• _Task instructions_
(A) In the passage below about buying a house, list every change the writer mentions planning for the house.
(B) According to the house-buying passage below, how long had the owners lived in the home?
(C) Go on with the house-buying passage below, picking up right after its final sentence.

• _Passage_
....................

Next up: one more visit with the insurance person as he needed to inspect the new oil tank. The owners were home on this visit, sitting in the yard and enjoying the sunny day. I felt a little sad for them that they were moving. We later learned from the neighbours that one of the owners was having some health issues and just wasn't up to maintaining a home for another winter. As a result of the previous winter's awfulness, they decided to move into an apartment. It was sooner than they had been planning but seemed like the right thing to do. The couple was lovely. They had lived in the home for about 40 years and asked if we were planning on doing any renovations. I could had rambled on about our long-term vision for the house, but we didn't really have one beyond updating the kitchen, getting a dryer, and adding a shower. It didn't seem right to tell them what was outdated in their house because it really doesn't matter and reflects personal taste. I complimented them (very sincerely as it was true) on the condition of their home and how well it had been looked after, and they seemed pleased. They offered us some things they couldn't take and that their family didn't need: some gardening tools, leftover paint, etc. It was very kind of them and they seemed pleased that a nice couple was purchasing in their home. In retrospect, it was probably similar to when they purchased the home in their mid 20s.

....................

• _Data excerpts_
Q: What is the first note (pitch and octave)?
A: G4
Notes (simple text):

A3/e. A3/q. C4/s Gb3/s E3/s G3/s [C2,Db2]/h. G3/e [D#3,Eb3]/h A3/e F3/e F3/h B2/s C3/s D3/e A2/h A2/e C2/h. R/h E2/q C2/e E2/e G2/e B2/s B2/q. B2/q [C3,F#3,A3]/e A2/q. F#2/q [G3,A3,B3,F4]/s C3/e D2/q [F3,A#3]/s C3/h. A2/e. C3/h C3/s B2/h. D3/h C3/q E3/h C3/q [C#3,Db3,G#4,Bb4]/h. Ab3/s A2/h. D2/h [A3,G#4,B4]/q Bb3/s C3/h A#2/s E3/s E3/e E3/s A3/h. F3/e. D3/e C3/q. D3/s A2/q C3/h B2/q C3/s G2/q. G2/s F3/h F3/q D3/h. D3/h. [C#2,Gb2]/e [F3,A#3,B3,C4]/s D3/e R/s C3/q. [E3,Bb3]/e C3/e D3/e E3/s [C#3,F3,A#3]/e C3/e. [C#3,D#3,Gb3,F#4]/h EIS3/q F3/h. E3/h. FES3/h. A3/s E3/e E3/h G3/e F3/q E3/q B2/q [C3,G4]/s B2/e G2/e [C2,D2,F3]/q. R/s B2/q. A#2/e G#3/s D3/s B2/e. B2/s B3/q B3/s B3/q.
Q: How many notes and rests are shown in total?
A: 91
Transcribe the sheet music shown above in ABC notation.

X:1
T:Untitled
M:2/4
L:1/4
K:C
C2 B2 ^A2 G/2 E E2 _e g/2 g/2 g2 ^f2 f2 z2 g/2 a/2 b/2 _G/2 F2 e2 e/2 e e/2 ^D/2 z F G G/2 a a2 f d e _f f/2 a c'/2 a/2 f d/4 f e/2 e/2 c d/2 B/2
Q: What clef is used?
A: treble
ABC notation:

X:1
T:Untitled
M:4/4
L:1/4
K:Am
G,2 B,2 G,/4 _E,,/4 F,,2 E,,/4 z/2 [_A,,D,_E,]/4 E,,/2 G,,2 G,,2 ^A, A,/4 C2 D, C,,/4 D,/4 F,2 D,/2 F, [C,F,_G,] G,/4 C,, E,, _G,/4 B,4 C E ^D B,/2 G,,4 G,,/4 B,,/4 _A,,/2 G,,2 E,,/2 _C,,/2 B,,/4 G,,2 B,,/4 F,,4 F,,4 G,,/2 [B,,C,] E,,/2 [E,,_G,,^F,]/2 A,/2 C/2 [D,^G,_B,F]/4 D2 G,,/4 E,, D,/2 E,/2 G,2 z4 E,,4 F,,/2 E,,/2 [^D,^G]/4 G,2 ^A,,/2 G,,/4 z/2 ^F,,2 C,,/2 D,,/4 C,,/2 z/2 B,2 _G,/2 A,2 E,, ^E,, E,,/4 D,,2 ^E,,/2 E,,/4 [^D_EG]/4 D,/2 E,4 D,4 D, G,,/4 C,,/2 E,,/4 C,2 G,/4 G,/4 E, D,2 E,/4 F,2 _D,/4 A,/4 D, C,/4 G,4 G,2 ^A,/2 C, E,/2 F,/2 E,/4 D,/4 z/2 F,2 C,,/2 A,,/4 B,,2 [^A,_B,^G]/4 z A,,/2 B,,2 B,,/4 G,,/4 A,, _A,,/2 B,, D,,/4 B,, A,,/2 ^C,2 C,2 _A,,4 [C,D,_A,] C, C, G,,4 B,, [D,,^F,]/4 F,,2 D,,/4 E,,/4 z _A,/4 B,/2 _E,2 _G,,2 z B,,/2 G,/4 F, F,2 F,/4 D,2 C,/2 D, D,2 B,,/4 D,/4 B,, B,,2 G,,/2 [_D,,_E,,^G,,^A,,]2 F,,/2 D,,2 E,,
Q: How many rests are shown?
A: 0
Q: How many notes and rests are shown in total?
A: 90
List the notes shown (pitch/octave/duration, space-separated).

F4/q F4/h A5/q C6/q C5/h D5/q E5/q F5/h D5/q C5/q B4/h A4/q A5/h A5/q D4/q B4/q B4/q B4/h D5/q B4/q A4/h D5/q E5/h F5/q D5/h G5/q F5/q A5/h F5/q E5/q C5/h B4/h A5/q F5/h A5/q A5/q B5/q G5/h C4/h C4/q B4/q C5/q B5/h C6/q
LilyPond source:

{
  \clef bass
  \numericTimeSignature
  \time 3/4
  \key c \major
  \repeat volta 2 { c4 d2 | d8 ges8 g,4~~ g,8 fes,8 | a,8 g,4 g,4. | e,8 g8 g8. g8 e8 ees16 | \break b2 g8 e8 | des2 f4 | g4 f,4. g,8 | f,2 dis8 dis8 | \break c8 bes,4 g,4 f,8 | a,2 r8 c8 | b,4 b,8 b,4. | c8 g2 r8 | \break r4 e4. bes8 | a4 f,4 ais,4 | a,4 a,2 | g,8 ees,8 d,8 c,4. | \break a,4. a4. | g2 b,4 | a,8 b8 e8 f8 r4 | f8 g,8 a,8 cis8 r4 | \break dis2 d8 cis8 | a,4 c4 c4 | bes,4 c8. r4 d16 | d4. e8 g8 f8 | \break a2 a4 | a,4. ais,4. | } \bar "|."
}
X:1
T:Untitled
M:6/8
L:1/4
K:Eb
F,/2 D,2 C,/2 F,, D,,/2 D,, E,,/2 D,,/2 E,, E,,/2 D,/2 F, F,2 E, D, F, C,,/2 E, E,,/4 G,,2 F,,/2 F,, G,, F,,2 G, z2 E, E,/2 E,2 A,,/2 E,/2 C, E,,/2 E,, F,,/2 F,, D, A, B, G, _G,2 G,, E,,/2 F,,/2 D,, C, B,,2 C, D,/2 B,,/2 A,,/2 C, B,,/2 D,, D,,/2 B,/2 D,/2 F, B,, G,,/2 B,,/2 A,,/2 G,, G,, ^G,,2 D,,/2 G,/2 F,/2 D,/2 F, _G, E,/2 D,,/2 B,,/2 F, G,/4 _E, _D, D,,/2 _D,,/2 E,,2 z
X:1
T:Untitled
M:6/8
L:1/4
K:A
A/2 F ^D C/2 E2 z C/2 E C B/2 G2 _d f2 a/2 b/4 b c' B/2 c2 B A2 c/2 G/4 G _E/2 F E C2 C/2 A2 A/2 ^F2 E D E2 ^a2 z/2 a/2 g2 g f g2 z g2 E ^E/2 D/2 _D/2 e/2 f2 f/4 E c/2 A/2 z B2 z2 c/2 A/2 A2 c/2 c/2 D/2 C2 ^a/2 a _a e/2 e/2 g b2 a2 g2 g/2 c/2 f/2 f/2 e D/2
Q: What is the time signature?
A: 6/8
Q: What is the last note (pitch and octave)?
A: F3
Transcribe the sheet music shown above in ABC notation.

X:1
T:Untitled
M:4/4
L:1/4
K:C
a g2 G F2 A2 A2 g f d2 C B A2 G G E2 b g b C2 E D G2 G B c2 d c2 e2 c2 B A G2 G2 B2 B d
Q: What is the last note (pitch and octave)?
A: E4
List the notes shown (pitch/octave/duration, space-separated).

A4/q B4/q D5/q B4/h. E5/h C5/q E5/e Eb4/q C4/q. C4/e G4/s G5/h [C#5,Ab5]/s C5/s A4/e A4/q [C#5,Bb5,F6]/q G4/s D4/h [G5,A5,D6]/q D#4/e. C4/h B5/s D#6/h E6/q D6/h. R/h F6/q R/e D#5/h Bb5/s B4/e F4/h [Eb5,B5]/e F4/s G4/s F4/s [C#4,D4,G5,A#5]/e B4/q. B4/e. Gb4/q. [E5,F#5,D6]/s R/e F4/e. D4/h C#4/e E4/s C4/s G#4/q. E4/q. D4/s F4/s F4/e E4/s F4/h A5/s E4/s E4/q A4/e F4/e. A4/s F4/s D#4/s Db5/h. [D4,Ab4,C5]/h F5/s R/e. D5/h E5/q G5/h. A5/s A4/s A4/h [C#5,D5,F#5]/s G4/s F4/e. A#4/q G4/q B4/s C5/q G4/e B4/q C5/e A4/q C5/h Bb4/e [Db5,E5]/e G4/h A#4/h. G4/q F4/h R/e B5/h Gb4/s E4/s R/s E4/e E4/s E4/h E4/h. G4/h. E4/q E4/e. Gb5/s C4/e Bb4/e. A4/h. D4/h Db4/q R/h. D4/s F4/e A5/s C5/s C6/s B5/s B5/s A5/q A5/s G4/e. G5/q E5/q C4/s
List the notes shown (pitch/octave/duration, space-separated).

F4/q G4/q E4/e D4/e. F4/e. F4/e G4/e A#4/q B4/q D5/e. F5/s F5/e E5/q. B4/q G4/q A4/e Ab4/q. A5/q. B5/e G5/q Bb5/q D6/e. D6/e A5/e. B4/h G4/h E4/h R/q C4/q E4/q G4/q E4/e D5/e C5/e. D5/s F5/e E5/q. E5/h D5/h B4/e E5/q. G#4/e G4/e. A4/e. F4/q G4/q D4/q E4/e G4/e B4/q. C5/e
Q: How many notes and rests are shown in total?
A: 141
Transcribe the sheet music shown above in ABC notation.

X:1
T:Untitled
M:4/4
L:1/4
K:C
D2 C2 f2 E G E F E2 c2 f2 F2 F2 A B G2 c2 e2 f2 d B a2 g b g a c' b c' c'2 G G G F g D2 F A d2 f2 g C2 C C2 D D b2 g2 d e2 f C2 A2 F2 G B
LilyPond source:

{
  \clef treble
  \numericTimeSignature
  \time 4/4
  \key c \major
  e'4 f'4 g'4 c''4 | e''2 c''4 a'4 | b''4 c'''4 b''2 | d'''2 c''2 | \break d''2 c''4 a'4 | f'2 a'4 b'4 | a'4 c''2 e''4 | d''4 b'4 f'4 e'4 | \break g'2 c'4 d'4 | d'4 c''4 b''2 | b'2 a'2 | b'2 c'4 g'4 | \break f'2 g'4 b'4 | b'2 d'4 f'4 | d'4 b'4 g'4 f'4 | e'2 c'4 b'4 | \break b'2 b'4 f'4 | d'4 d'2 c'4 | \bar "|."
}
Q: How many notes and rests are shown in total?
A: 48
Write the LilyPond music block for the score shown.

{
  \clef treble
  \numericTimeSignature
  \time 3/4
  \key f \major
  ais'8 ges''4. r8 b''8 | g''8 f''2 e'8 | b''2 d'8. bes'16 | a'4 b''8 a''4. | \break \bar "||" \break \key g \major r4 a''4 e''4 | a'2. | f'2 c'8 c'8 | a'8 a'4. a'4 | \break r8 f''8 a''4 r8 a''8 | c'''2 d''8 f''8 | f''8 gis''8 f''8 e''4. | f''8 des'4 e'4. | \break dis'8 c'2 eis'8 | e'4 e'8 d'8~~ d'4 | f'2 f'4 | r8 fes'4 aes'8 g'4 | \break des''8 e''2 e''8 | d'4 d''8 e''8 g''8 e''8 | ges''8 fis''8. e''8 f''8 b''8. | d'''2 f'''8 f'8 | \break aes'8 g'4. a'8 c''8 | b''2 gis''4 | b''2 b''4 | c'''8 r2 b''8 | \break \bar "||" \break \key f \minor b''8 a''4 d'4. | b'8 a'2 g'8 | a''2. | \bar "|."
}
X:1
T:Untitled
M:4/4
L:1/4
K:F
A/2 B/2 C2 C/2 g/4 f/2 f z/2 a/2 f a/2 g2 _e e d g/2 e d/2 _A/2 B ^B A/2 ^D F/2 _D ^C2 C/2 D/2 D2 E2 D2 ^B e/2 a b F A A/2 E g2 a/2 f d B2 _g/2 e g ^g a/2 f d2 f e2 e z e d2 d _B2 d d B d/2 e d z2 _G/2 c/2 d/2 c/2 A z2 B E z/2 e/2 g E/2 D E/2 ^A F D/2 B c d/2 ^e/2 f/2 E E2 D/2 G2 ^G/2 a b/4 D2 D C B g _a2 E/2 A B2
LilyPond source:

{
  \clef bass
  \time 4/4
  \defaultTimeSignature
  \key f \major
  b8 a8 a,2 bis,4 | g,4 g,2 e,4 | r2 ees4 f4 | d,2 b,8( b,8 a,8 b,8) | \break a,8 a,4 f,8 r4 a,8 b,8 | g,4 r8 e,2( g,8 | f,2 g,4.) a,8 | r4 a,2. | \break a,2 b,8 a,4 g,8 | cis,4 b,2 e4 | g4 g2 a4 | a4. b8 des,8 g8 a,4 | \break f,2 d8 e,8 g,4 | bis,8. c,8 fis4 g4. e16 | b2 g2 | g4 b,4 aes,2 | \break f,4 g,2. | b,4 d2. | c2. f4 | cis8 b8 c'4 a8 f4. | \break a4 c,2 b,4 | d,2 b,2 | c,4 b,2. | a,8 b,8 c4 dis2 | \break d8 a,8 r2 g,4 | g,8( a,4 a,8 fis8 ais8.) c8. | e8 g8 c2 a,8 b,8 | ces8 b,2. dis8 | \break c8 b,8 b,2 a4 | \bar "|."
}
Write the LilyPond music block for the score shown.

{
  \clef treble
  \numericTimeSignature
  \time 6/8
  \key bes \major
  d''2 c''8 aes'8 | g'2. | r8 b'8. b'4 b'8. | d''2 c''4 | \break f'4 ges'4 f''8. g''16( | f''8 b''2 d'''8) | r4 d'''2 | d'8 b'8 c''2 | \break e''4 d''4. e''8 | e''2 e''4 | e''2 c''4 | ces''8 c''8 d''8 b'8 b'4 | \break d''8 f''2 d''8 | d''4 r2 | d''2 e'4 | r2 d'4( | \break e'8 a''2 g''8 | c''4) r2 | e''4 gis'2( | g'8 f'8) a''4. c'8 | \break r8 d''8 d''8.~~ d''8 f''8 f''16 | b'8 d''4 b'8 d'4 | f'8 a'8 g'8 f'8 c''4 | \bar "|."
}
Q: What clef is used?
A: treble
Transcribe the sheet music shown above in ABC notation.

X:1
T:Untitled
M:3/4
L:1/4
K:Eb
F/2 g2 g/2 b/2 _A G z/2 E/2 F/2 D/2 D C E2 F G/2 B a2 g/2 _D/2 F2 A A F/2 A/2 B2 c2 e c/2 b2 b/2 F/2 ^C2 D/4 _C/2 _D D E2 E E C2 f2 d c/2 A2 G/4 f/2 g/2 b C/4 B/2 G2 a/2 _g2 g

....................

• _Answer set_
(A) Updating the kitchen, getting a dryer, and adding a shower.

(B) About 40 years.

(C)
Six weeks later our closing date arrived and we did the final walk through of the home before going to the lawyer's office. The house was so clean, it'll probably never be that clean again. They really went above and beyond preparing their home for us. I actually feel guilty that we somehow have a stain on the carpet already and that Michu has tracked poop onto the kitchen floor. Sorry!

Moving from one side of town to the other is, surprise, incredibly different than moving to a new country with only your backpack and carry-on bag. It felt like we had so much stuff to move. However, thanks to a small army of awesome people, it took just under two hours to fill the u-haul, drive the so long 10 minutes across town, and shove everything into the house. This included an elaborate struggle trying to shove a queen-size box spring up the narrow stairs on an old home. (Tip: just take the front door off, it makes everything easier.)

And voila! We now live in a house. And it's pretty awesome. It's the little things I appreciate, like having natural light in the kitchen, lots of windows, a deck (!!!), a shed, not having to carry groceries in through security doors and having to constantly unlock the door for each load. It's wonderful to still be within walking distance of many things, and although we never received a noise complaint in our apartment building, it's still nice to be way less paranoid when having people over in the evening/into the night.

A few comments on the whole house buying experience.

Unexpected Costs
Beyond the price of the house, expect to pay for a home inspection (around $450), lawyer fees ($1200), a tank of oil ($900), and $35 on your cell phone for going over your daytime minutes allotment in lawyer and realtor calls. (Also an unexpected cost of being unemployed since you no longer have access to a free-to-you landline at work.)

Charlottetown Real Estate Market
Thank goodness for living in a have-not province!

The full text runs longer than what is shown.